The principle objective of the study was to qualify viral diversity in one of the first outbreaks in Canada and to contrast this with clinical symptoms. We have thus reduced the emphasis on genomic epidemiology in the revised manuscript, while promoting the analytical aspects (i.e. the utility of unsupervised machine learning).

We believe that the manuscript is scientifically valid, presents a strong methodology and high ethical standards, the fundamental publication criteria for PLoS ONE. We do not believe including more recent genomes would improve these qualities nor impact the conclusions of our study. However, we appreciate that the reviewer’s interest in placing the surveyed SARS-CoV-2 genomes in the context of current viral phylogenetics may reflect that of the journal’s readership. We have therefore included a supplementary figure that illustrates the time-resolved phylogenetic relationship between the genomes reported in this study and those subsequently sequenced from across the world (from NextStrain), as well as a sentence describing this at the end of the first paragraph of the “Unsupervised machine learning outperforms supervised methods at discriminating between viral subclades” section.

• The paper does not include sufficient literature review either in the discussion or in the methodology. Best practices for analysis of SARS-Cov-2 using different platforms have been discussed in many papers since the emergence of the first sequences.

The genomes we report should be considered as some of these “first sequences”, as they were generated in early 2020, when few publications reported best practices for Oxford nanopore sequencing and data analysis. Our study implemented the most established methods for SARS-CoV-2 sequencing and variant calling at the time: The seminal ARTIC Network standard operating protocols, which remain the predominant protocol used for Oxford Nanopore sequencing of SARS-CoV-2 and is updated periodically based on community feedback, including our own. Although these were not published in a journal at the time, we have enhanced the revised manuscript with these references and several others, in line with the other reviewer comments.

• Also the medical discussion about the association of the clinical features to haplotypes and the related mutations is not well enriched with references.

We have added a section to the discussion which describes key reports pertaining to viral genotypes and patient phenotypes. Indeed, there weren’t many published reports about first-wave viral diversity and it’s impact on clinical outcomes, with the exception of the D614G mutation, which has been largely shown to increase virus fitness, but not symptoms or clinical outcomes. One reason for this is that there were (and still are) few publicly available datasets with detailed clinical features and associated viral genomes from infected individuals. In this regard, we posit that the public dissemination of both these data in our study will facilitate future data mining endeavours, as well as supporting the conclusions of our work.

• The threshold of 80% coverage for accepting/rejecting sequences and using this for analysis is very low compared to usual practice of 90% at 10X and 95% at 1X. It is important to assure that the S and N genes do not have missing segments in this analysis.

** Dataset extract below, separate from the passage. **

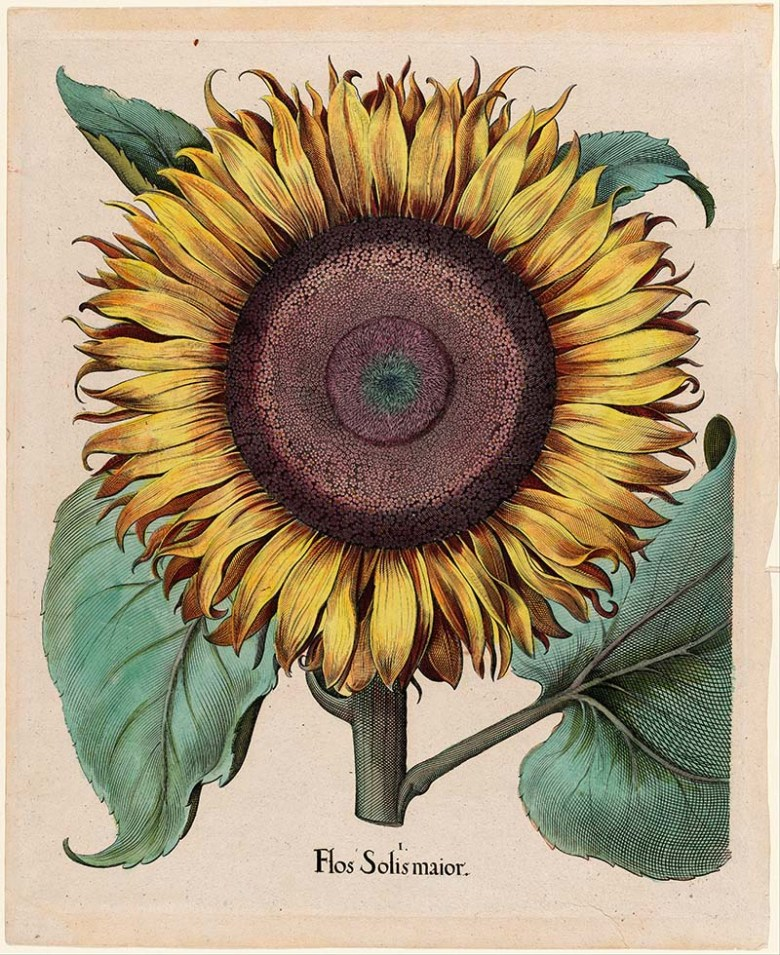 Large sunflower illustration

We are unfamiliar with the “usual practice of 90% at 10X and 95% at 1X” but would be open to the reviewer clarifying this statement with specific references. The 80% threshold was subjectively used as a minimum threshold for phylogeny and haplotype analysis to include as much of the data as possible. The sequences with [>80%,<90%] completeness represent a minority of the sequences (30/237, c.f. Figure1); the median genome completeness was 98%. Moreover, the phylogenetic inference parameters that ignore positions with more than 10% gaps were employed. We also did not observe enrichment for specific ‘genome gaps’ in the phylogenetic and PHATE clusters (not shown), therefore suggesting that the rare inclusion of genomes with up to 20% missing data had negligible–if any–influence on the lineage assignment and phylogenetic results.

We would like to thank the reviewer for emphasizing the importance of inspecting the integrity of S and N genes. Following the reviewer’s comment, we noticed that 42/237 genomes had an incomplete S gene, and 90/237 had an incomplete N gene despite the use of conservative, best-practice analytic parameters. As a note, one of the consistently less abundant amplicons from the ARTIC V3 PCR amplification scheme occurs in the N gene (c.f. Supp Figure 1). However, only 4 unique mutations (7 mutations in total) were observed in 147 genomes with complete N genes, suggesting that the missing sequences are unlikely to contain many mutations. Few mutations were also observed for the S gene; besides the D614G mutation (present in all but one genome), 9 genomes had an A24782G mutation (N1074D a.a. substitution) and 7 had a G21641T (A27S a.a. substitution). The former was uniquely present in haplogroup IIa genomes, whereas the latter was found in genomes with haplogroup IIb classification 5 times and twice in haplogroup III. Since we observed significant enrichment for gastro-intestinal symptoms in haplogroup IIb and headaches in haplogroup IIa, we investigated if there was any significant association between these mutations and clinical features but found that the only significant association with between A24782G and headaches. However, both mutations are rarely observed in viral genomes sampled after our study (based on their representation in NextStrain). These findings have been merged into the results of the revised manuscript.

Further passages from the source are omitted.